Previous weight: 284.2
Current weight: 280.2
Weight lost: 4 pounds
I’m pleased with that number. I’m getting better at eating what I’m supposed to. I haven’t been exercising as much as I probably should, but I’m going to be better at that. I did day one of Couch to 5k last week (Wednesday), and my legs hurt for the rest of the week. I’m going to try again tomorrow. I’m going to do it Mondays, Wednesdays, and Fridays. My mother is going to do it with me. I’m hoping it’s not as bad as the first time. I managed to run when I was supposed to, but it was hard work.
I used to be able to run. Not a lot, of course. I was never a runner. But after PE in 9th grade, I could run a mile and a half without stopping. I want to be able to do that again. Hopefully by the end of the summer, I’ll be able to do that again.
I have another goal, a smaller one. I want to read my Goal #2 weight by the end of this month. I’m 7 pounds in a month. That shouldn’t be that difficult to do if I stick with what I’m supposed to do. I’ve been hesitant to attach dates to my goals, but maybe if I only focus on small goals it’ll be okay.
I’ve been reading through previous weight loss journals of mine, and it’s rather depressing. I’m 7 pounds lighter than I was this time last year, which is better than being 7 pounds heavier, but it’s still sort of upsetting. One of my goals was to reach my goal weight by my 24th birthday. My new goal is to be 273 by then (as my birthday is at the end of June). I wanted to lose 55 pounds last year. Instead, I gained weight. Whenever I set an end goal for weight loss, I fail. I’m sure it’s not the goal that causes me to fail, but it’s still something that doesn’t seem to help.

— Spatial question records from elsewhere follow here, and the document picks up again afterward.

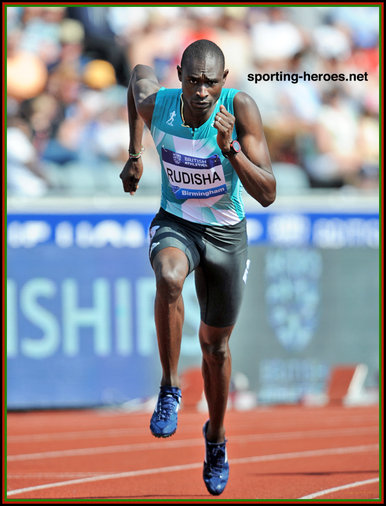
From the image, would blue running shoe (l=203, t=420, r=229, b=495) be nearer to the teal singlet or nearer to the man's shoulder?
the teal singlet

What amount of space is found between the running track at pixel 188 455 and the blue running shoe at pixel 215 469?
1.37ft

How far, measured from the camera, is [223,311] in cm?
542

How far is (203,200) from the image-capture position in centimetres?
531

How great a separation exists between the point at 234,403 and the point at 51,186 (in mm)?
3555

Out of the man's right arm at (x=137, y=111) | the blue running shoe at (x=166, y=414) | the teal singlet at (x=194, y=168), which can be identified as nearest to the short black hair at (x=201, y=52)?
the teal singlet at (x=194, y=168)

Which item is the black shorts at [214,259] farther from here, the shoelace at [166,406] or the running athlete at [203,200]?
the shoelace at [166,406]

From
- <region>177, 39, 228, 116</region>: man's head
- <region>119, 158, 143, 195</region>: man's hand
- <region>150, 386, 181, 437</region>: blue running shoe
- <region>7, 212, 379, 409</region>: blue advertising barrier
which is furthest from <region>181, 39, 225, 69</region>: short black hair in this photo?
<region>7, 212, 379, 409</region>: blue advertising barrier

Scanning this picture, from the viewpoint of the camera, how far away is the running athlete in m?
4.89

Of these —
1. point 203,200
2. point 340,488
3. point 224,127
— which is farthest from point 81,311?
point 224,127

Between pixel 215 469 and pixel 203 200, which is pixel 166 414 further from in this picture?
pixel 203 200

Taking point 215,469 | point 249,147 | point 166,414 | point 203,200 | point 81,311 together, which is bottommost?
point 215,469

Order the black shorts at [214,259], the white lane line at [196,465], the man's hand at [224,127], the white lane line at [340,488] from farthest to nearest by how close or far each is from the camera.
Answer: the white lane line at [196,465], the white lane line at [340,488], the black shorts at [214,259], the man's hand at [224,127]

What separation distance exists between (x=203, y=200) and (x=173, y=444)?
15.2ft

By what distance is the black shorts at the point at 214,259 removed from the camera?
5285mm
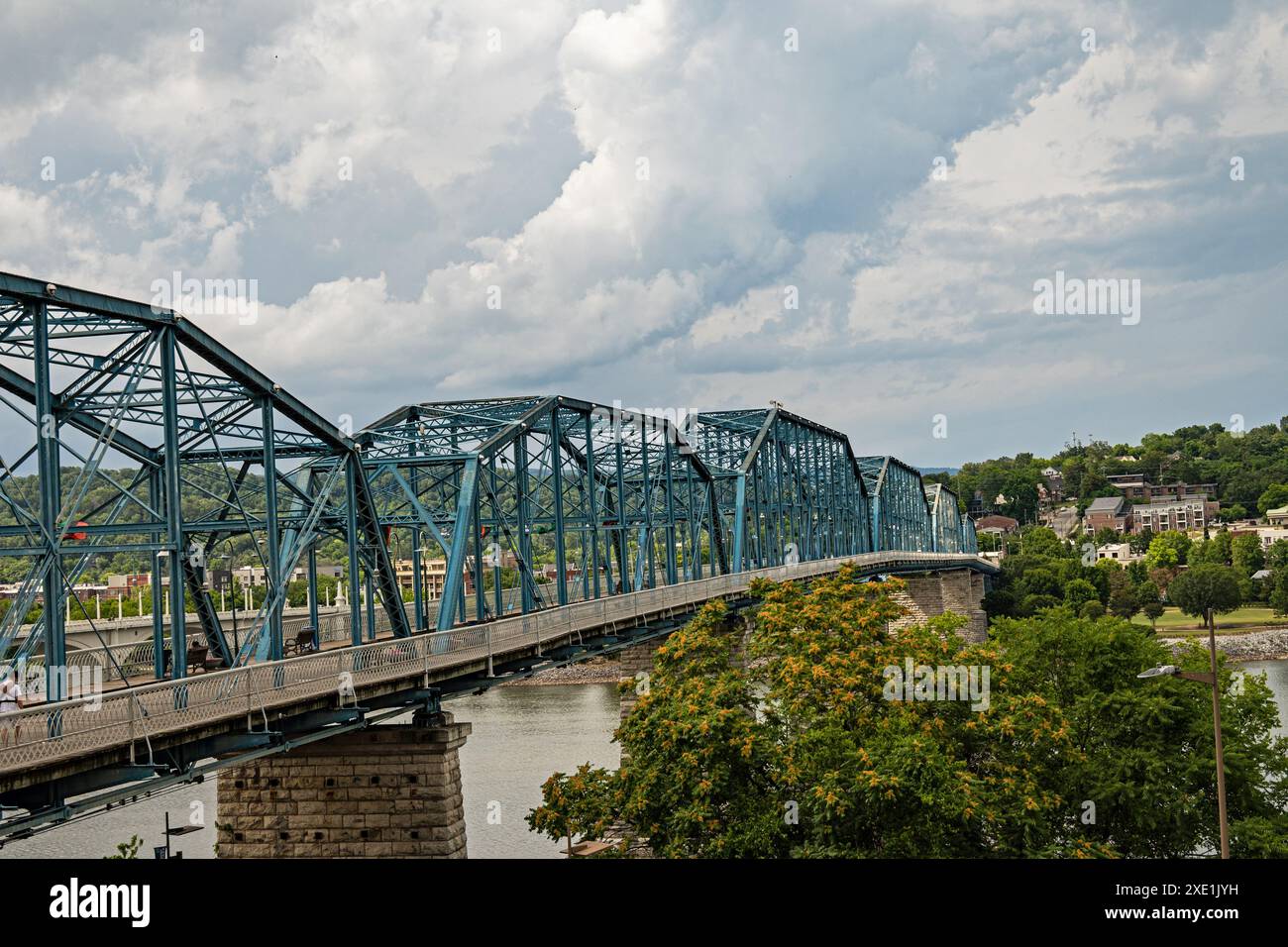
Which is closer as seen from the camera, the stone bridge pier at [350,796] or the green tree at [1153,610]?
the stone bridge pier at [350,796]

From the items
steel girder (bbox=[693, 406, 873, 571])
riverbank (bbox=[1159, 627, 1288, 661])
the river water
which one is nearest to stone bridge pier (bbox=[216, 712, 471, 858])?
the river water

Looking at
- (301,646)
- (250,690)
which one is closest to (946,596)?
(301,646)

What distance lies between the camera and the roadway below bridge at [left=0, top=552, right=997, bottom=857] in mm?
17781

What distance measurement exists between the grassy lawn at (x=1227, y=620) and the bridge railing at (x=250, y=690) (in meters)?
104

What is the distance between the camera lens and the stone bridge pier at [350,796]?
1133 inches

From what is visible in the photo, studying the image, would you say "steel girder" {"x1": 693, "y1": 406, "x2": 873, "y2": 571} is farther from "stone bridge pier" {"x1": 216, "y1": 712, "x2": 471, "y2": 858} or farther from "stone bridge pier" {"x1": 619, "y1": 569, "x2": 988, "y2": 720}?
"stone bridge pier" {"x1": 216, "y1": 712, "x2": 471, "y2": 858}

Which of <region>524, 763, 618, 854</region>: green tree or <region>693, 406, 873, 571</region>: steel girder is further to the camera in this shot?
<region>693, 406, 873, 571</region>: steel girder

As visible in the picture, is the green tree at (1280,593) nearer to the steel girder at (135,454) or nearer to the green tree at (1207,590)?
the green tree at (1207,590)

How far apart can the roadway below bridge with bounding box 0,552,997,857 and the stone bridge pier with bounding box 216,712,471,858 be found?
0.19 feet

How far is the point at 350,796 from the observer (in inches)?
1147

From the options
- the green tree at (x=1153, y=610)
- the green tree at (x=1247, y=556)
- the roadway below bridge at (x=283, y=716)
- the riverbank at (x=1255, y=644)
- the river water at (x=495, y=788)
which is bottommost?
the riverbank at (x=1255, y=644)

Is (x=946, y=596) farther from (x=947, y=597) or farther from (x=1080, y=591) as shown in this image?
(x=1080, y=591)

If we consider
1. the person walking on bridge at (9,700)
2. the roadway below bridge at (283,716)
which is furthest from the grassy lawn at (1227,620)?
the person walking on bridge at (9,700)

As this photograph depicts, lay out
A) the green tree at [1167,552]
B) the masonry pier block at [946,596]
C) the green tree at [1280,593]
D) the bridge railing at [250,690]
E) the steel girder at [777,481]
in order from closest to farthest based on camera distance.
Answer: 1. the bridge railing at [250,690]
2. the steel girder at [777,481]
3. the masonry pier block at [946,596]
4. the green tree at [1280,593]
5. the green tree at [1167,552]
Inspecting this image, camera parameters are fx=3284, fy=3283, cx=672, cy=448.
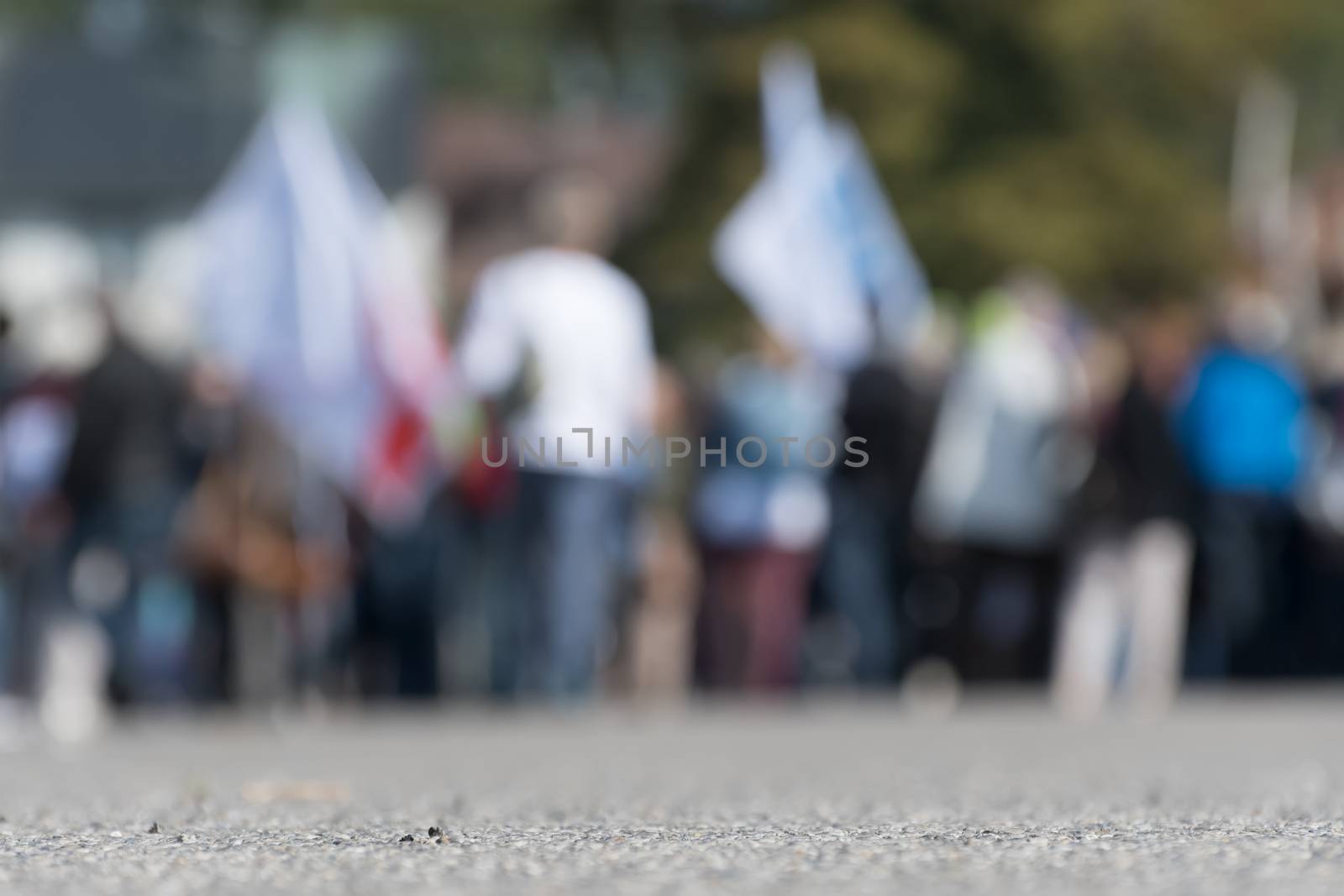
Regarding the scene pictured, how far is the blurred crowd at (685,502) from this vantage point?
43.7 ft

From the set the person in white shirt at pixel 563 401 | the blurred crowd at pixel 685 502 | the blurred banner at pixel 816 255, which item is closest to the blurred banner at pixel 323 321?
the blurred crowd at pixel 685 502

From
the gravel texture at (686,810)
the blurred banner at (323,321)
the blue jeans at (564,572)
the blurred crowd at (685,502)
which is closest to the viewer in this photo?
the gravel texture at (686,810)

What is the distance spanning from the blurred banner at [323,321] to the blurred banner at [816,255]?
164 cm

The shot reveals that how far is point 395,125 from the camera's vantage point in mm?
29547

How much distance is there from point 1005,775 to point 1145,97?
123 ft

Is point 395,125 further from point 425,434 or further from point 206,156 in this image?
point 425,434

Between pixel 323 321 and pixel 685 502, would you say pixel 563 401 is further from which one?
pixel 685 502

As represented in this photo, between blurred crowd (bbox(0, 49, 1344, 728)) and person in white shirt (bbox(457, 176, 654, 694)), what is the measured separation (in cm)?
131

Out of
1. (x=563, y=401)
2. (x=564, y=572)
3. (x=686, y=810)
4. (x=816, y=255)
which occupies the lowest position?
(x=686, y=810)

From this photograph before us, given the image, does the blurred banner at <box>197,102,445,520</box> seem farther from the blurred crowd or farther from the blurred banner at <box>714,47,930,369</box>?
the blurred banner at <box>714,47,930,369</box>

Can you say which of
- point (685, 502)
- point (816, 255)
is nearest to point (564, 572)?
point (685, 502)

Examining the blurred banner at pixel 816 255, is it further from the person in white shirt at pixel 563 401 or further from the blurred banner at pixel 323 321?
the person in white shirt at pixel 563 401

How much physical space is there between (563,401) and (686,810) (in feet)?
15.6

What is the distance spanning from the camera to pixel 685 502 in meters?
14.7
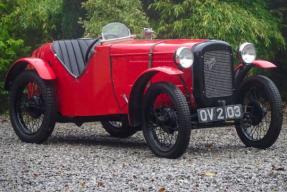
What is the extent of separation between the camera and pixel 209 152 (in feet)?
25.3

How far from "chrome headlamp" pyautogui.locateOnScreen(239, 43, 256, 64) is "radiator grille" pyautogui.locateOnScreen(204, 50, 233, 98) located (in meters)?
0.24

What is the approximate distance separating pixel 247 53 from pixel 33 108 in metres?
2.85

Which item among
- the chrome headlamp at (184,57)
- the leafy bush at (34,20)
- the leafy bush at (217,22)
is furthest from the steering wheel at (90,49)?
the leafy bush at (34,20)

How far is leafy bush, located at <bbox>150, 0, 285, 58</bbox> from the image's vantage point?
12328 mm

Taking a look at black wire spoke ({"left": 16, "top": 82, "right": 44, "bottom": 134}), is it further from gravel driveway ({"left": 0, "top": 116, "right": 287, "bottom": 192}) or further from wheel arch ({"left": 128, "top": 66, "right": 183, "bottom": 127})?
wheel arch ({"left": 128, "top": 66, "right": 183, "bottom": 127})

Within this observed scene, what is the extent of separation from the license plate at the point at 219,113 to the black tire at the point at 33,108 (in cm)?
220

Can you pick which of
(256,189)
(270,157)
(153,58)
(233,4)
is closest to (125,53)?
(153,58)

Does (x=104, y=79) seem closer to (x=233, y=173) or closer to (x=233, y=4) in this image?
(x=233, y=173)

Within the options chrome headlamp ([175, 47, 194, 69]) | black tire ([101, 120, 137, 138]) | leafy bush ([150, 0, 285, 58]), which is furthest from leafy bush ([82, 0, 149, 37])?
chrome headlamp ([175, 47, 194, 69])

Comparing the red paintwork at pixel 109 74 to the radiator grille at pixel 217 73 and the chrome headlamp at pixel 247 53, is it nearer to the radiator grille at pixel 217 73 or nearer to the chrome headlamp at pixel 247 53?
the radiator grille at pixel 217 73

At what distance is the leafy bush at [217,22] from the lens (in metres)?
12.3

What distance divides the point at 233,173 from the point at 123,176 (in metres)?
0.95

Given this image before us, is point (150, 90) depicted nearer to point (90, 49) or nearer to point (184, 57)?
point (184, 57)

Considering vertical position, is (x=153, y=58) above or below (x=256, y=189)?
above
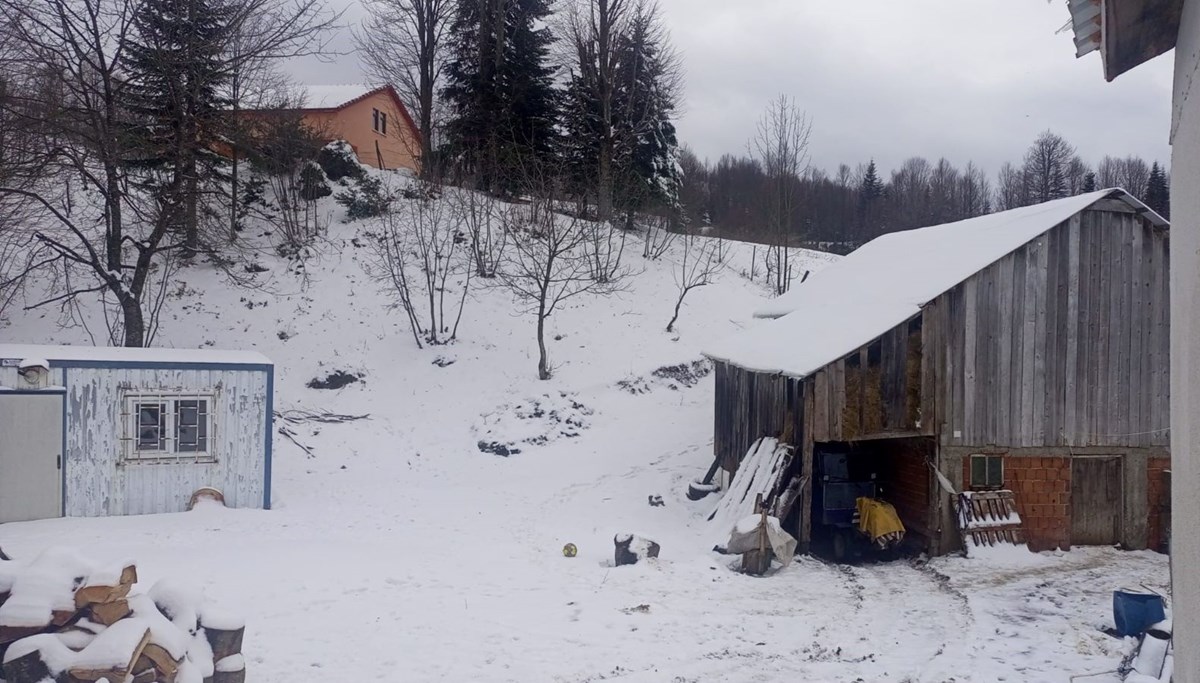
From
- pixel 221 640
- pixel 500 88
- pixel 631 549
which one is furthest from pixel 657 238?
pixel 221 640

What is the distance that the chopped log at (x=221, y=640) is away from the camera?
695 centimetres

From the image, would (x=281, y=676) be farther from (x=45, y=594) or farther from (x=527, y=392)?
(x=527, y=392)

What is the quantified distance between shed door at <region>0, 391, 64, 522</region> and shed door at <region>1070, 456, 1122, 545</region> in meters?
17.0

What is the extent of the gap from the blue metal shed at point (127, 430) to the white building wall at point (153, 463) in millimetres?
17

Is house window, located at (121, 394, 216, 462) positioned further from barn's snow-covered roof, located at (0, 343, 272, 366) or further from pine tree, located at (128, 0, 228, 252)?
pine tree, located at (128, 0, 228, 252)

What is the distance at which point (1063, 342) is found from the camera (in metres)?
14.1

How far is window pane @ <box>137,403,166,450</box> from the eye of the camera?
14.3 meters

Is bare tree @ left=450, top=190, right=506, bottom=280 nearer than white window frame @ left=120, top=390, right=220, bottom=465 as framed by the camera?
No

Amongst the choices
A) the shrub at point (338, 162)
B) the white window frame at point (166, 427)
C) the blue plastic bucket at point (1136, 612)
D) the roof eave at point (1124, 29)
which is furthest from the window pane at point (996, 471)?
the shrub at point (338, 162)

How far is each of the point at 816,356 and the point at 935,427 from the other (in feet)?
7.60

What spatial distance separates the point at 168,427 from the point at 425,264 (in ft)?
41.3

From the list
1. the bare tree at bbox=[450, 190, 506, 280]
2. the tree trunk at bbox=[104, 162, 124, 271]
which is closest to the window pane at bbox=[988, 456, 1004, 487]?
the bare tree at bbox=[450, 190, 506, 280]

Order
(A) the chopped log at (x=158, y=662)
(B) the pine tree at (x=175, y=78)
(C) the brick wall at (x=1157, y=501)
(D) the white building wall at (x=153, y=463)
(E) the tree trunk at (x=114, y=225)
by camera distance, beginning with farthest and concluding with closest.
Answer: (B) the pine tree at (x=175, y=78), (E) the tree trunk at (x=114, y=225), (C) the brick wall at (x=1157, y=501), (D) the white building wall at (x=153, y=463), (A) the chopped log at (x=158, y=662)

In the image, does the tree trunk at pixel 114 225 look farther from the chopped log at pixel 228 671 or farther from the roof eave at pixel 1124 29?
the roof eave at pixel 1124 29
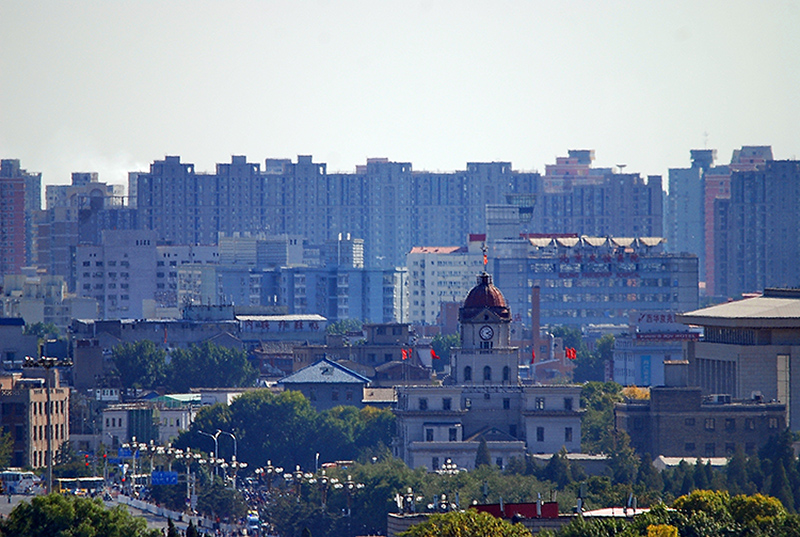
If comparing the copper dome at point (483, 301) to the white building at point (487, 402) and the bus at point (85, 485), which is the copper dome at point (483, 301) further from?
the bus at point (85, 485)

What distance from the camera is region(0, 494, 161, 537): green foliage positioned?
99.6 meters

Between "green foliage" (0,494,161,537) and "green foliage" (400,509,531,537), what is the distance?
13602 millimetres

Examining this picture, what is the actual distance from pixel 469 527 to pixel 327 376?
106237mm

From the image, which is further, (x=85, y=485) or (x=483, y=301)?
(x=483, y=301)

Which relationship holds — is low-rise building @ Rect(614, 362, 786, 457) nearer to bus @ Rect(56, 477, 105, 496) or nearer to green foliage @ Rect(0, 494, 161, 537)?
bus @ Rect(56, 477, 105, 496)

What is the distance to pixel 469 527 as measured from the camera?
91.1 m

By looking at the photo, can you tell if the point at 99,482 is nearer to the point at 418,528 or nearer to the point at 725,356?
the point at 725,356

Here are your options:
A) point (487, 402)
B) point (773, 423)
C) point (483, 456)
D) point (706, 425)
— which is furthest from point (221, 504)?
point (773, 423)

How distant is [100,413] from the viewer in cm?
19100

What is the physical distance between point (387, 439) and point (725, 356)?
25.3 metres

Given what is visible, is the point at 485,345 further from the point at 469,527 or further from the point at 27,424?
the point at 469,527

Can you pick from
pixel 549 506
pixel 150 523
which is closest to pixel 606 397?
pixel 150 523

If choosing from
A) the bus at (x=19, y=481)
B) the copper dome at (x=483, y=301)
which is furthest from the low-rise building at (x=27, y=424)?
the copper dome at (x=483, y=301)

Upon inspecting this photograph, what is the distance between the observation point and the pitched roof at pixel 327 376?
644 ft
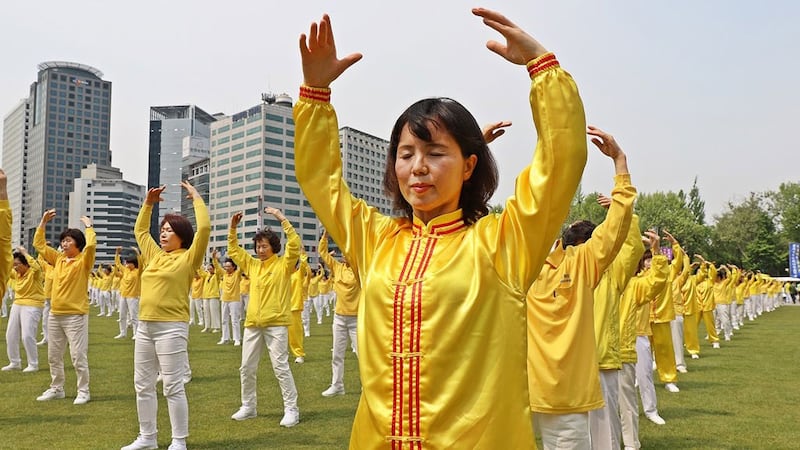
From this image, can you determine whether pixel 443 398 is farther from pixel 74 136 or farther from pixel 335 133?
pixel 74 136

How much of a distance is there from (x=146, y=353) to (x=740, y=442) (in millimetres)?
6934

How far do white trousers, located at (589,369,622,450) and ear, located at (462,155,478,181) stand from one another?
3.69 metres

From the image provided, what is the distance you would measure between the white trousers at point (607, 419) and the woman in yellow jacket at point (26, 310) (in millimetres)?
11130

This time, though, I’m taking things slower. I’m not trying to hurry up and lose weight as fast as possible. I don’t beat myself up if I go over my calories one day, or if I forget/get to lazy to track. If I have a bad week, I don’t get discouraged and give up. I think that’s the attitude I needed to have all along. That’s not to say that I’m not really trying, but I’m not obsessing. I’m working on making healthier choices. I focus on what I’m learning along the way. I celebrate good choices and try not to make bad choices.
I think I’ve found something that works for me. I may not be losing as much weight right away as I have with past diets, but those diets have obviously not worked, so I’m okay with that. Slow and steady wins the race, right?
Also, my boyfriend’s mother said that I looked like I had lost weight in the stomach region. That was nice to hear. I know I’ve been feeling better, and I can fit into smaller clothes, but it’s nice to know that other people can see a difference, too.